_Teks Sumber_.

**********

Indonesia Damai dengan Merawat Keberagaman SARA

Indonesia Damai dengan Merawat Keberagaman SARA

- in Narasi
2221
0

Negeri kita tidak dikatakan Indonesia jika tak ada keberagaman suku, agama, ras, dan antar-golongan (SARA). Dengan kata lain, justru keberagaman itulah pembentuk Negara Kesatuan Republik Indonesia (NKRI). Upaya untuk memainkan keberagaman menjadi mesin pemecah belah, adalah upaya makar yang wajib hukumnya bagi setiap warga negara untuk melawannya.

Bangsa Indonesia mestinya telah banyak belajar dari kasus-kasus yang pernah terjadi, kaitannya dengan SARA yang dimainkan. Baik itu dalam momentum perebutan jabatan politik, yang menggoreng isu SARA untuk menghantam lawan politiknya, maupun paham radikalisme yang alergi perbedaan. Kita harus sama-sama merenungkan, kelompok atau perseorangan yang gemar mengadu domba, patut diwaspadai. Kelompok yang menganggap dirinya paling benar dan memaksakan kebenaran itu kepada orang lain, juga mesti diwaspadai. Karena semua itu akan merusak tenun perdamaian yang telah dijahit dengan peluh dan darah oleh para bapak bangsa.

Agaknya kita bisa belajar dari deklarasi Makkah, yang mengusung semangat perdamaian. Meski deklarasi tersebut berbicara dalam konteks Irak (konflik Sunni dan Syi’ah), tapi poin-poin yang dipaparkan bisa kita renungkan, lalu dijadikan prinsip dalam memberlakukan berbedaan yang ada di Indonesia. Menjadi penting, lantaran kian hari perbedaan semakin meruncing, dan sewaktu-waktu bisa mengarah pada konflik terbuka.

Dari 10 point yang disepakati para ulama dalam deklarasi tersebut, saya hanya mengambil beberapa saja, yang dalam pertimbangan pribadi amat sesuai dengan kondisi Indonesia. Pada poin kelima (Rahmat: 2007) disebutkan, setiap tindakan yang menyulut provokasi berkenaan dengan masalah-masalah sensitif seputar etnis, mazhab, letak geografis, atau perbedaan bahasa harus dijauhi dan dihindarkan. Begitu juga pelabelan (menyebut kelompok-kelompok tertentu dengan nama yang tidak baik), pelecehan, penggunjingan, atau fitnah yang dibuat oleh satu kelompok untuk menyerang kelompok lainnya harus ditiadakan.

**********

Baris data yang diambil dari sebuah dataset:
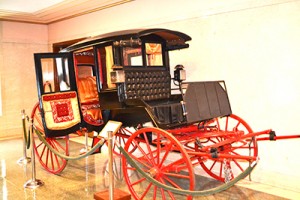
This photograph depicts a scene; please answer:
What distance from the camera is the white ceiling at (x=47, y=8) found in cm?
737

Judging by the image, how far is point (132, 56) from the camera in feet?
15.1

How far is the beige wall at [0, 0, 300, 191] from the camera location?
4.65 m

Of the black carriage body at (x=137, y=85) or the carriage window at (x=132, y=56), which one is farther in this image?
the carriage window at (x=132, y=56)

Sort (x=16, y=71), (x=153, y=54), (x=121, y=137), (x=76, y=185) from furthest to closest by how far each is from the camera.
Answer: (x=16, y=71) < (x=121, y=137) < (x=153, y=54) < (x=76, y=185)

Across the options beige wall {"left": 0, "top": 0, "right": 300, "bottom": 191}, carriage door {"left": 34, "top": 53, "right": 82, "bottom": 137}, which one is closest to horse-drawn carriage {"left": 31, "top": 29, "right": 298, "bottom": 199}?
carriage door {"left": 34, "top": 53, "right": 82, "bottom": 137}

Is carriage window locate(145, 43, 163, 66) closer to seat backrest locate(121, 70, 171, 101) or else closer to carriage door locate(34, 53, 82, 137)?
seat backrest locate(121, 70, 171, 101)

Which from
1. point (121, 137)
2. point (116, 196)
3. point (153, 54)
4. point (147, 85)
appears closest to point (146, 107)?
point (147, 85)

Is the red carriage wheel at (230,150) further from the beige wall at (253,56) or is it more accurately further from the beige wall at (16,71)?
the beige wall at (16,71)

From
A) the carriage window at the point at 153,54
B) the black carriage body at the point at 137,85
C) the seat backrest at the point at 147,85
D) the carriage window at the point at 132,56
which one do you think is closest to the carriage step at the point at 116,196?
the black carriage body at the point at 137,85

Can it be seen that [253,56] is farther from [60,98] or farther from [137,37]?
[60,98]

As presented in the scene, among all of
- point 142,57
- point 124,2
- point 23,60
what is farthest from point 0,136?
point 142,57

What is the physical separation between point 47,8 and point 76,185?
499 centimetres

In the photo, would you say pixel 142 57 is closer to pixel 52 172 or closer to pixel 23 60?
pixel 52 172

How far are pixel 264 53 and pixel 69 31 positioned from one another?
5.70 meters
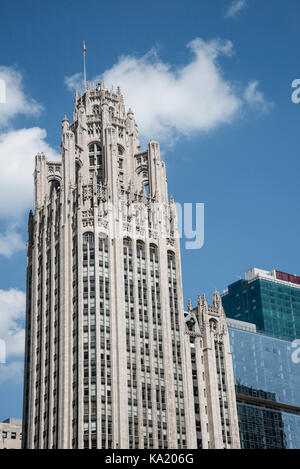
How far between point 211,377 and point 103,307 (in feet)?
90.0

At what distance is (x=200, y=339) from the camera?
593 ft

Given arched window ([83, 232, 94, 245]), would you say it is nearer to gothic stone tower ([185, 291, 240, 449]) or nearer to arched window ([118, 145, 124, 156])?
gothic stone tower ([185, 291, 240, 449])

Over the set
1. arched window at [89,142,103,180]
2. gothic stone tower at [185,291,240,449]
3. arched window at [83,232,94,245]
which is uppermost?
arched window at [89,142,103,180]

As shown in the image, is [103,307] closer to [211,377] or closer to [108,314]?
[108,314]

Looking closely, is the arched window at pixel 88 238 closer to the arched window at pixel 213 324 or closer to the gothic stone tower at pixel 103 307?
the gothic stone tower at pixel 103 307

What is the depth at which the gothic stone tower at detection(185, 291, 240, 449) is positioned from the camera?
558 feet

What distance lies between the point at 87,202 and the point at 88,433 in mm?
48049

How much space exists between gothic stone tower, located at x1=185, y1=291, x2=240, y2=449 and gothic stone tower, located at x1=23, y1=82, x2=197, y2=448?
5.11 metres

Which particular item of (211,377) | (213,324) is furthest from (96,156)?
(211,377)

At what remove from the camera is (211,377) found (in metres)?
176

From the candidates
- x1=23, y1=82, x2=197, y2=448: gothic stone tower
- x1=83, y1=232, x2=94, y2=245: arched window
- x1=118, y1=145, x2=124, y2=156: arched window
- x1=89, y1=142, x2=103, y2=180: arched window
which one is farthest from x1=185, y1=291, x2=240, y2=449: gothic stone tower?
x1=118, y1=145, x2=124, y2=156: arched window

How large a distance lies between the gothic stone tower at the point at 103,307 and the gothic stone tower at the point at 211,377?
5.11 metres

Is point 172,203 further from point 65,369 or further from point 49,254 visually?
point 65,369
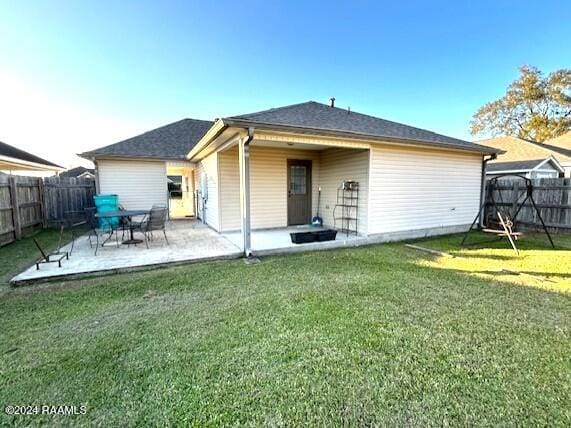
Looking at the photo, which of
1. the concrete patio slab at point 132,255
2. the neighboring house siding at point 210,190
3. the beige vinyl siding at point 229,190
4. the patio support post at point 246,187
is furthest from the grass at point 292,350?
the neighboring house siding at point 210,190

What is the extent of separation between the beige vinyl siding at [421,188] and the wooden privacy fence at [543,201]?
0.87 meters

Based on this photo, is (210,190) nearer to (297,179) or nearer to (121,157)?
(297,179)

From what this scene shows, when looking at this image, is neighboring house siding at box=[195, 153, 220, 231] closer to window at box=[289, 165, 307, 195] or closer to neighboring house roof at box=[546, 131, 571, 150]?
window at box=[289, 165, 307, 195]

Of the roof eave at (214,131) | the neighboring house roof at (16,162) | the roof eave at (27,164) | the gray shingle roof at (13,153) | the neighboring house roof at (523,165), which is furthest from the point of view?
the neighboring house roof at (523,165)

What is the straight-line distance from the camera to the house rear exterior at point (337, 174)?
6.07 m

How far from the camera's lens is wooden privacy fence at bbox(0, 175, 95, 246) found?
6.84 meters

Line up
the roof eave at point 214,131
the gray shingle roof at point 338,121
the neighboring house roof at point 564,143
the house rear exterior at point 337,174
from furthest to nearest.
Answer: the neighboring house roof at point 564,143, the house rear exterior at point 337,174, the gray shingle roof at point 338,121, the roof eave at point 214,131

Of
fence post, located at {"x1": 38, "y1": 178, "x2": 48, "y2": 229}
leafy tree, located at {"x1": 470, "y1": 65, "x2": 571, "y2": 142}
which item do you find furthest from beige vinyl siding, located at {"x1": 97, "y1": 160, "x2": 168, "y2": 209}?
leafy tree, located at {"x1": 470, "y1": 65, "x2": 571, "y2": 142}

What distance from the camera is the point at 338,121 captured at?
682 centimetres

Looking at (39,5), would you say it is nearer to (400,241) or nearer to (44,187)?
(44,187)

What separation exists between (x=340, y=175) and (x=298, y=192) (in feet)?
4.98

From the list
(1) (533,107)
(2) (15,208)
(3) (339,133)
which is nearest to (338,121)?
(3) (339,133)

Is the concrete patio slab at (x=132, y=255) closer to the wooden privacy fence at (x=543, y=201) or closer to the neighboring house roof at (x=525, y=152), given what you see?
the wooden privacy fence at (x=543, y=201)

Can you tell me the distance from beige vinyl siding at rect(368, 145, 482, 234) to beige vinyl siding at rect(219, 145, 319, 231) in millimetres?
2592
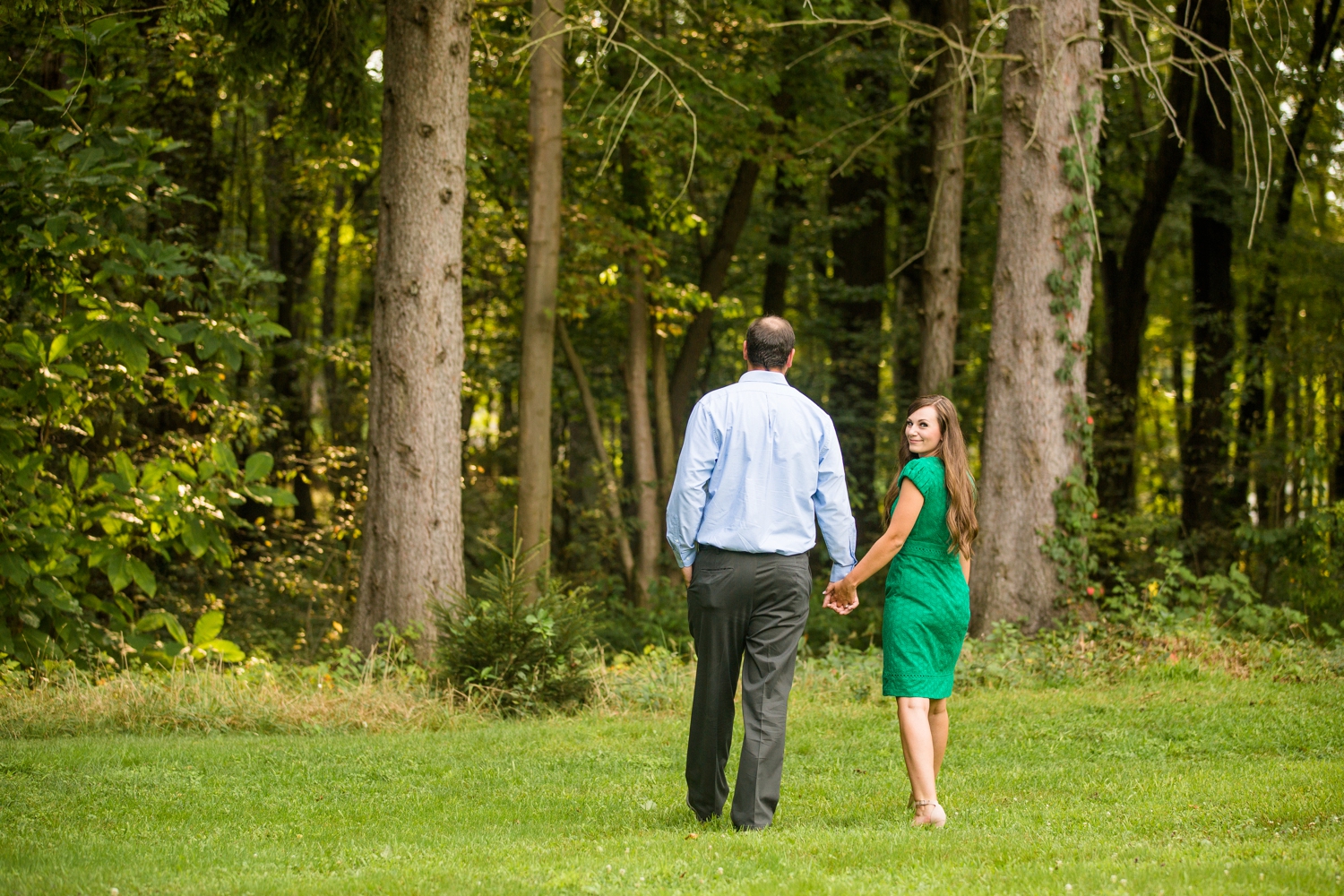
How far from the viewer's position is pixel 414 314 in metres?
9.38

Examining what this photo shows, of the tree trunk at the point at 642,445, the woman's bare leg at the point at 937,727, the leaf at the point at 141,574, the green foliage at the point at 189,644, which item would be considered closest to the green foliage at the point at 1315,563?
the woman's bare leg at the point at 937,727

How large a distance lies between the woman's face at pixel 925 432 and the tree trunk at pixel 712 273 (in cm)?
1165

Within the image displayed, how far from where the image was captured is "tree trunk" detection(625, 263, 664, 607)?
16.4 meters

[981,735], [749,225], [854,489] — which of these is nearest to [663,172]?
[749,225]

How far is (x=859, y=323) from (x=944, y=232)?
5.06m

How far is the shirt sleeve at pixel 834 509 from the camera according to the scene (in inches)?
189

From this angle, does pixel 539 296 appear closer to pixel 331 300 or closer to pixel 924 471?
pixel 924 471

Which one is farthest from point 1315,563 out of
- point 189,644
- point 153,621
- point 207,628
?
point 153,621

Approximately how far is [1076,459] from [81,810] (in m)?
8.27

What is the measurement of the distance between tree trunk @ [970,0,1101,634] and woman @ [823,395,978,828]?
5718 mm

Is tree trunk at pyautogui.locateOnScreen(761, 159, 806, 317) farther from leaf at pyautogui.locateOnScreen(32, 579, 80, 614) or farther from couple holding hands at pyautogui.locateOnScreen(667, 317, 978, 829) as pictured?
couple holding hands at pyautogui.locateOnScreen(667, 317, 978, 829)

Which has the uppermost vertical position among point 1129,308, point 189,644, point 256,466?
point 1129,308

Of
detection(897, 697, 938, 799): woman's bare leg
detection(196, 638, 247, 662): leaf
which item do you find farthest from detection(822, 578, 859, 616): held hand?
detection(196, 638, 247, 662): leaf

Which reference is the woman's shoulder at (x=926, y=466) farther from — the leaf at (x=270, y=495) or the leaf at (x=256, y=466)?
the leaf at (x=256, y=466)
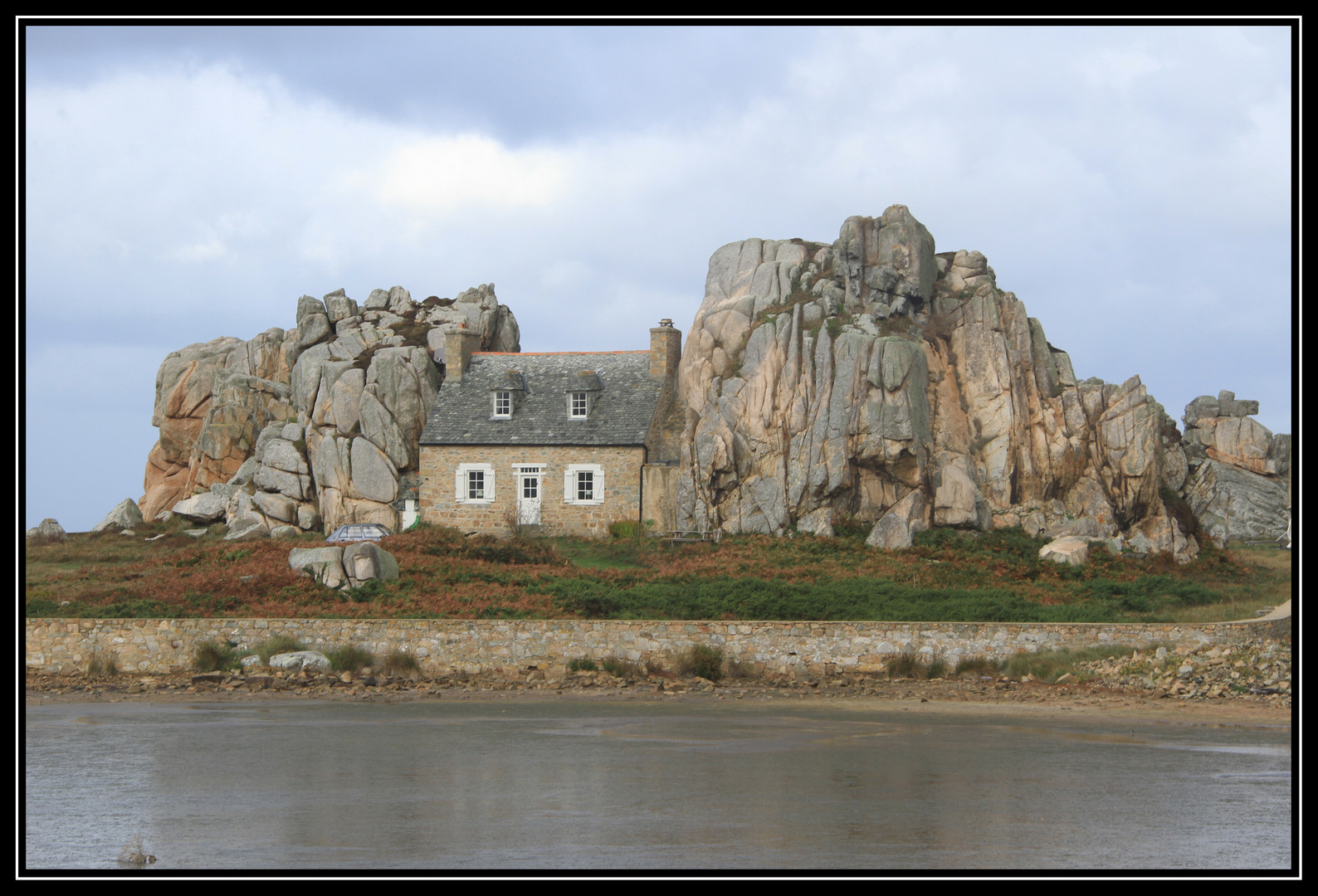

**********

_Tugas Latihan_.
**A)** Menurut tulisan tentang keberagaman SARA, poin kelima deklarasi Makkah menyebut masalah sensitif seputar apa saja? Sebutkan semuanya.
**B)** Dalam tulisan tentang keberagaman SARA, tukar "Makkah" dengan "Mekah" pada bagian yang dimulai dari "Agaknya kita bisa" dan berakhir pada "pada konflik terbuka.", lalu tuliskan bagian tersebut.

_Kunci Jawaban_.
**A)** Etnis, mazhab, letak geografis, dan perbedaan bahasa.

**B)**
Agaknya kita bisa belajar dari deklarasi Mekah, yang mengusung semangat perdamaian. Meski deklarasi tersebut berbicara dalam konteks Irak (konflik Sunni dan Syi’ah), tapi poin-poin yang dipaparkan bisa kita renungkan, lalu dijadikan prinsip dalam memberlakukan berbedaan yang ada di Indonesia. Menjadi penting, lantaran kian hari perbedaan semakin meruncing, dan sewaktu-waktu bisa mengarah pada konflik terbuka.